» **Stated task**
Give again the lines from the line with "118, 414, 157)?" to the last line of the records, exactly and in full. Do not carry over any pictures.

'''

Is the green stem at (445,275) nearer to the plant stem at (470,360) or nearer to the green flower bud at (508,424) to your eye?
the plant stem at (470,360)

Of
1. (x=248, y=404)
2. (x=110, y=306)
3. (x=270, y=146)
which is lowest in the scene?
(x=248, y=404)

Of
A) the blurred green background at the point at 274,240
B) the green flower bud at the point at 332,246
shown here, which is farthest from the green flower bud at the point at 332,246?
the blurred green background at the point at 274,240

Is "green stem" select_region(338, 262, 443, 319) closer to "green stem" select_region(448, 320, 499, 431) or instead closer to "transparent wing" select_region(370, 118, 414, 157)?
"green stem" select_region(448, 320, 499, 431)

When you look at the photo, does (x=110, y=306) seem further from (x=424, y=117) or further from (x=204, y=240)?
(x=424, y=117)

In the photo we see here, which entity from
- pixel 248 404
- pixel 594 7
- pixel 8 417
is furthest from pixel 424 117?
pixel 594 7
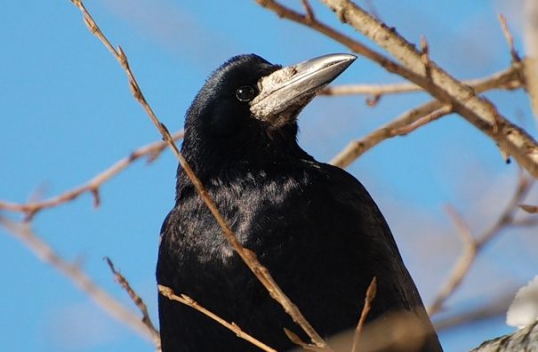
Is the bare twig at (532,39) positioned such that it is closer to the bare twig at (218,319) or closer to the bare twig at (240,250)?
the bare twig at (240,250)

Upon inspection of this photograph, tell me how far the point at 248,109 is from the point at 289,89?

'''

» **Response**
Is "green stem" select_region(338, 262, 443, 319) closer to "green stem" select_region(448, 320, 499, 431) or instead closer to "transparent wing" select_region(370, 118, 414, 157)?
"green stem" select_region(448, 320, 499, 431)

When you look at the photo, does (x=110, y=306) seem further from (x=424, y=117) or further from (x=204, y=240)?
(x=424, y=117)

In the photo we see here, which entity from
- pixel 248 404
- pixel 594 7
- pixel 8 417
is furthest from pixel 424 117?
pixel 594 7
Is the bare twig at (532,39) positioned such that it is closer to the bare twig at (218,319) or closer to the bare twig at (240,250)?
the bare twig at (240,250)

Upon inspection of this photograph, tell me how far the point at 248,109 is from the point at 289,89?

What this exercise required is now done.